● Dataset:
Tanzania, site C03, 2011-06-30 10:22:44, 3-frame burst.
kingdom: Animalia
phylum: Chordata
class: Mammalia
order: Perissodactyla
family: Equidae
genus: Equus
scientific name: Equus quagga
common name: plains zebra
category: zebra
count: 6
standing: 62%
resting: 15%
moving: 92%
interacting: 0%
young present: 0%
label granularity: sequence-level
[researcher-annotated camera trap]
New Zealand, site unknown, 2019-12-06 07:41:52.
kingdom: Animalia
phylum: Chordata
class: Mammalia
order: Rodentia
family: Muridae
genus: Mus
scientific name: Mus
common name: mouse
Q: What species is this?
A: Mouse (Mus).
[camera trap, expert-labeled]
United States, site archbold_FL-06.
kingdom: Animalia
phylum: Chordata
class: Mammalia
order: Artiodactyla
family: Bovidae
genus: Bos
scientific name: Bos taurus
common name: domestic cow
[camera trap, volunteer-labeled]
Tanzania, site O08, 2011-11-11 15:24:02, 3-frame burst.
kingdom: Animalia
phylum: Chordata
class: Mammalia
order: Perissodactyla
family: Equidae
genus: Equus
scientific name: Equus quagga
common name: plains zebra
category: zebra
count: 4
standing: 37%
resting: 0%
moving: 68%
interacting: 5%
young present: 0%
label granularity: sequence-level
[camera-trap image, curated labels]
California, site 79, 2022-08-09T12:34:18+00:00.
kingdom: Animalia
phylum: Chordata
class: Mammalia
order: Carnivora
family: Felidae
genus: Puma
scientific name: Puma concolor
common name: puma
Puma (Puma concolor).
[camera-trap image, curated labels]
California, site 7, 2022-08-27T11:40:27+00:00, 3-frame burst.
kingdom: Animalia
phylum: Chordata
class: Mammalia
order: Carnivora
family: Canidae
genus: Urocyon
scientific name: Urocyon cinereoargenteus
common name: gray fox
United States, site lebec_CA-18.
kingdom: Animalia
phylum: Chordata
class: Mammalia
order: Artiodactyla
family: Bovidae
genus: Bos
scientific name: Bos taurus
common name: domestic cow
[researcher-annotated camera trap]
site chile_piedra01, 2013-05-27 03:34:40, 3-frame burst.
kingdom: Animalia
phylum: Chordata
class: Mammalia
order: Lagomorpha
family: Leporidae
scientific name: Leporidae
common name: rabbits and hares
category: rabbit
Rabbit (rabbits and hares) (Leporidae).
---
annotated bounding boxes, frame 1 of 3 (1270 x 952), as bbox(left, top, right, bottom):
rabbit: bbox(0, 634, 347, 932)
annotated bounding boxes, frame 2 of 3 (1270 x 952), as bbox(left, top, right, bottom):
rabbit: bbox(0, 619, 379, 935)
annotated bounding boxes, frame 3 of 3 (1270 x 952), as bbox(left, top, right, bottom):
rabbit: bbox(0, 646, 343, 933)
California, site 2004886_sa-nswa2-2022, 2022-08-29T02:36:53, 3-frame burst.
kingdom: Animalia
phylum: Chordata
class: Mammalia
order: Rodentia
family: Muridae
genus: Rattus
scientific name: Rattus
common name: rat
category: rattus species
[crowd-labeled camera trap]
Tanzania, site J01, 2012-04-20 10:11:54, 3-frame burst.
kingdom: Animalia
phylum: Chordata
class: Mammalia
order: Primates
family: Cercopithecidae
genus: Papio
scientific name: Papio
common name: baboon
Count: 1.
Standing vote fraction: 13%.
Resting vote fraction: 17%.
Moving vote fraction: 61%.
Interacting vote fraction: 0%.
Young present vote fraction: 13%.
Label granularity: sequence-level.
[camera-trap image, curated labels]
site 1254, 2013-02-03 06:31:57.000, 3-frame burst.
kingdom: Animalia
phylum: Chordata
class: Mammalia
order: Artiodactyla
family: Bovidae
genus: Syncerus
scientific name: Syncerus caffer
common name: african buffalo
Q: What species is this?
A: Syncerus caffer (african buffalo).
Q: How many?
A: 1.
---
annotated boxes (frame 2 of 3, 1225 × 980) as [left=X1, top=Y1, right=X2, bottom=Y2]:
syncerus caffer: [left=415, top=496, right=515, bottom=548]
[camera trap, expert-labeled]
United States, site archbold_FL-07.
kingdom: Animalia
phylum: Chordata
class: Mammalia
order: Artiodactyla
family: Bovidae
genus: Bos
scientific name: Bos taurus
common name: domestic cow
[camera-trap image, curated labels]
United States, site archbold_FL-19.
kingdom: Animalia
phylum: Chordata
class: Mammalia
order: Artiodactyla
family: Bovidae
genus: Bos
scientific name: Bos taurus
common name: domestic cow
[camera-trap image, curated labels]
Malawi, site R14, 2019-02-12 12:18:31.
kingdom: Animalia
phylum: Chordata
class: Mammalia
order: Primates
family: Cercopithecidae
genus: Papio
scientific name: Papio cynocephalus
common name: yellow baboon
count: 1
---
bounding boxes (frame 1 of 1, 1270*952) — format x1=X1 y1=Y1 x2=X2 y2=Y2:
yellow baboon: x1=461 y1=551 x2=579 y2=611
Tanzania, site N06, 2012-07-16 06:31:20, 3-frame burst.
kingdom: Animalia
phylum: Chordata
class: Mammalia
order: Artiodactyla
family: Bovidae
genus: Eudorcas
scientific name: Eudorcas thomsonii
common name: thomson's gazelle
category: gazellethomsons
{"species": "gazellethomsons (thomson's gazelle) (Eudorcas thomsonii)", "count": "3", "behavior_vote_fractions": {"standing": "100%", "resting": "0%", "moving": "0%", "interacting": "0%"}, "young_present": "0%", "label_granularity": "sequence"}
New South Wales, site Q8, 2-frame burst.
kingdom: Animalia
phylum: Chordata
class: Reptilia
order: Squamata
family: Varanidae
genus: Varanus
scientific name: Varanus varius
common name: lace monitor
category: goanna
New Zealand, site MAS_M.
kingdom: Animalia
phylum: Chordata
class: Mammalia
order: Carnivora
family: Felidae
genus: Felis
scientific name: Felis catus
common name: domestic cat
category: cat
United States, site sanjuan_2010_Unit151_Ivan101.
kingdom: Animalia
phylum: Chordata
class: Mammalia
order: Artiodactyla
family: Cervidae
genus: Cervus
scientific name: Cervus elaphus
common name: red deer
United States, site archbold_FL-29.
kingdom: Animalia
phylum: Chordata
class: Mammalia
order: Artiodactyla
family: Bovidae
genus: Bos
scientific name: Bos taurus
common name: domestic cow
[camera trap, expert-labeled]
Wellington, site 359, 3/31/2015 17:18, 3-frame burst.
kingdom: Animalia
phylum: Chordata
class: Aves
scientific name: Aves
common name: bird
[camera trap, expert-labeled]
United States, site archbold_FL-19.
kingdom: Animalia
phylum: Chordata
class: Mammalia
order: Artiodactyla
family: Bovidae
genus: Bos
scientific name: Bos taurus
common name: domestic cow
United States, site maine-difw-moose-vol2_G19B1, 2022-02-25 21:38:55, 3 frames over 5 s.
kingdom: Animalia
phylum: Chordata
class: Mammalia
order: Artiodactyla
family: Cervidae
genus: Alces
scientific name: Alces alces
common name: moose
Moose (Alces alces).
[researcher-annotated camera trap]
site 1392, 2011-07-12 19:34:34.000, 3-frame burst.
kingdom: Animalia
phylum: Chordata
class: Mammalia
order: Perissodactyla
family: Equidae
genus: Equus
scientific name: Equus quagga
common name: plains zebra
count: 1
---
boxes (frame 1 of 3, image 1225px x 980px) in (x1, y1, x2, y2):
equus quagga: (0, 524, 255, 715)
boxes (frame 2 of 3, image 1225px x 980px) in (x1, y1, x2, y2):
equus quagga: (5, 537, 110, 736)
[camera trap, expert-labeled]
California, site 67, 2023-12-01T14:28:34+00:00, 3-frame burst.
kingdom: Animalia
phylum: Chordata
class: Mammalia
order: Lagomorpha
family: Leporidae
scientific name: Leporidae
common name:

● Exercise:
All records shown above are to be given again verbatim.

● Answer box:
Tanzania, site C03, 2011-06-30 10:22:44, 3-frame burst.
kingdom: Animalia
phylum: Chordata
class: Mammalia
order: Perissodactyla
family: Equidae
genus: Equus
scientific name: Equus quagga
common name: plains zebra
category: zebra
count: 6
standing: 62%
resting: 15%
moving: 92%
interacting: 0%
young present: 0%
label granularity: sequence-level
[researcher-annotated camera trap]
New Zealand, site unknown, 2019-12-06 07:41:52.
kingdom: Animalia
phylum: Chordata
class: Mammalia
order: Rodentia
family: Muridae
genus: Mus
scientific name: Mus
common name: mouse
Q: What species is this?
A: Mouse (Mus).
[camera trap, expert-labeled]
United States, site archbold_FL-06.
kingdom: Animalia
phylum: Chordata
class: Mammalia
order: Artiodactyla
family: Bovidae
genus: Bos
scientific name: Bos taurus
common name: domestic cow
[camera trap, volunteer-labeled]
Tanzania, site O08, 2011-11-11 15:24:02, 3-frame burst.
kingdom: Animalia
phylum: Chordata
class: Mammalia
order: Perissodactyla
family: Equidae
genus: Equus
scientific name: Equus quagga
common name: plains zebra
category: zebra
count: 4
standing: 37%
resting: 0%
moving: 68%
interacting: 5%
young present: 0%
label granularity: sequence-level
[camera-trap image, curated labels]
California, site 79, 2022-08-09T12:34:18+00:00.
kingdom: Animalia
phylum: Chordata
class: Mammalia
order: Carnivora
family: Felidae
genus: Puma
scientific name: Puma concolor
common name: puma
Puma (Puma concolor).
[camera-trap image, curated labels]
California, site 7, 2022-08-27T11:40:27+00:00, 3-frame burst.
kingdom: Animalia
phylum: Chordata
class: Mammalia
order: Carnivora
family: Canidae
genus: Urocyon
scientific name: Urocyon cinereoargenteus
common name: gray fox
United States, site lebec_CA-18.
kingdom: Animalia
phylum: Chordata
class: Mammalia
order: Artiodactyla
family: Bovidae
genus: Bos
scientific name: Bos taurus
common name: domestic cow
[researcher-annotated camera trap]
site chile_piedra01, 2013-05-27 03:34:40, 3-frame burst.
kingdom: Animalia
phylum: Chordata
class: Mammalia
order: Lagomorpha
family: Leporidae
scientific name: Leporidae
common name: rabbits and hares
category: rabbit
Rabbit (rabbits and hares) (Leporidae).
---
annotated bounding boxes, frame 1 of 3 (1270 x 952), as bbox(left, top, right, bottom):
rabbit: bbox(0, 634, 347, 932)
annotated bounding boxes, frame 2 of 3 (1270 x 952), as bbox(left, top, right, bottom):
rabbit: bbox(0, 619, 379, 935)
annotated bounding boxes, frame 3 of 3 (1270 x 952), as bbox(left, top, right, bottom):
rabbit: bbox(0, 646, 343, 933)
California, site 2004886_sa-nswa2-2022, 2022-08-29T02:36:53, 3-frame burst.
kingdom: Animalia
phylum: Chordata
class: Mammalia
order: Rodentia
family: Muridae
genus: Rattus
scientific name: Rattus
common name: rat
category: rattus species
[crowd-labeled camera trap]
Tanzania, site J01, 2012-04-20 10:11:54, 3-frame burst.
kingdom: Animalia
phylum: Chordata
class: Mammalia
order: Primates
family: Cercopithecidae
genus: Papio
scientific name: Papio
common name: baboon
Count: 1.
Standing vote fraction: 13%.
Resting vote fraction: 17%.
Moving vote fraction: 61%.
Interacting vote fraction: 0%.
Young present vote fraction: 13%.
Label granularity: sequence-level.
[camera-trap image, curated labels]
site 1254, 2013-02-03 06:31:57.000, 3-frame burst.
kingdom: Animalia
phylum: Chordata
class: Mammalia
order: Artiodactyla
family: Bovidae
genus: Syncerus
scientific name: Syncerus caffer
common name: african buffalo
Q: What species is this?
A: Syncerus caffer (african buffalo).
Q: How many?
A: 1.
---
annotated boxes (frame 2 of 3, 1225 × 980) as [left=X1, top=Y1, right=X2, bottom=Y2]:
syncerus caffer: [left=415, top=496, right=515, bottom=548]
[camera trap, expert-labeled]
United States, site archbold_FL-07.
kingdom: Animalia
phylum: Chordata
class: Mammalia
order: Artiodactyla
family: Bovidae
genus: Bos
scientific name: Bos taurus
common name: domestic cow
[camera-trap image, curated labels]
United States, site archbold_FL-19.
kingdom: Animalia
phylum: Chordata
class: Mammalia
order: Artiodactyla
family: Bovidae
genus: Bos
scientific name: Bos taurus
common name: domestic cow
[camera-trap image, curated labels]
Malawi, site R14, 2019-02-12 12:18:31.
kingdom: Animalia
phylum: Chordata
class: Mammalia
order: Primates
family: Cercopithecidae
genus: Papio
scientific name: Papio cynocephalus
common name: yellow baboon
count: 1
---
bounding boxes (frame 1 of 1, 1270*952) — format x1=X1 y1=Y1 x2=X2 y2=Y2:
yellow baboon: x1=461 y1=551 x2=579 y2=611
Tanzania, site N06, 2012-07-16 06:31:20, 3-frame burst.
kingdom: Animalia
phylum: Chordata
class: Mammalia
order: Artiodactyla
family: Bovidae
genus: Eudorcas
scientific name: Eudorcas thomsonii
common name: thomson's gazelle
category: gazellethomsons
{"species": "gazellethomsons (thomson's gazelle) (Eudorcas thomsonii)", "count": "3", "behavior_vote_fractions": {"standing": "100%", "resting": "0%", "moving": "0%", "interacting": "0%"}, "young_present": "0%", "label_granularity": "sequence"}
New South Wales, site Q8, 2-frame burst.
kingdom: Animalia
phylum: Chordata
class: Reptilia
order: Squamata
family: Varanidae
genus: Varanus
scientific name: Varanus varius
common name: lace monitor
category: goanna
New Zealand, site MAS_M.
kingdom: Animalia
phylum: Chordata
class: Mammalia
order: Carnivora
family: Felidae
genus: Felis
scientific name: Felis catus
common name: domestic cat
category: cat
United States, site sanjuan_2010_Unit151_Ivan101.
kingdom: Animalia
phylum: Chordata
class: Mammalia
order: Artiodactyla
family: Cervidae
genus: Cervus
scientific name: Cervus elaphus
common name: red deer
United States, site archbold_FL-29.
kingdom: Animalia
phylum: Chordata
class: Mammalia
order: Artiodactyla
family: Bovidae
genus: Bos
scientific name: Bos taurus
common name: domestic cow
[camera trap, expert-labeled]
Wellington, site 359, 3/31/2015 17:18, 3-frame burst.
kingdom: Animalia
phylum: Chordata
class: Aves
scientific name: Aves
common name: bird
[camera trap, expert-labeled]
United States, site archbold_FL-19.
kingdom: Animalia
phylum: Chordata
class: Mammalia
order: Artiodactyla
family: Bovidae
genus: Bos
scientific name: Bos taurus
common name: domestic cow
United States, site maine-difw-moose-vol2_G19B1, 2022-02-25 21:38:55, 3 frames over 5 s.
kingdom: Animalia
phylum: Chordata
class: Mammalia
order: Artiodactyla
family: Cervidae
genus: Alces
scientific name: Alces alces
common name: moose
Moose (Alces alces).
[researcher-annotated camera trap]
site 1392, 2011-07-12 19:34:34.000, 3-frame burst.
kingdom: Animalia
phylum: Chordata
class: Mammalia
order: Perissodactyla
family: Equidae
genus: Equus
scientific name: Equus quagga
common name: plains zebra
count: 1
---
boxes (frame 1 of 3, image 1225px x 980px) in (x1, y1, x2, y2):
equus quagga: (0, 524, 255, 715)
boxes (frame 2 of 3, image 1225px x 980px) in (x1, y1, x2, y2):
equus quagga: (5, 537, 110, 736)
[camera trap, expert-labeled]
California, site 67, 2023-12-01T14:28:34+00:00, 3-frame burst.
kingdom: Animalia
phylum: Chordata
class: Mammalia
order: Lagomorpha
family: Leporidae
scientific name: Leporidae
common name:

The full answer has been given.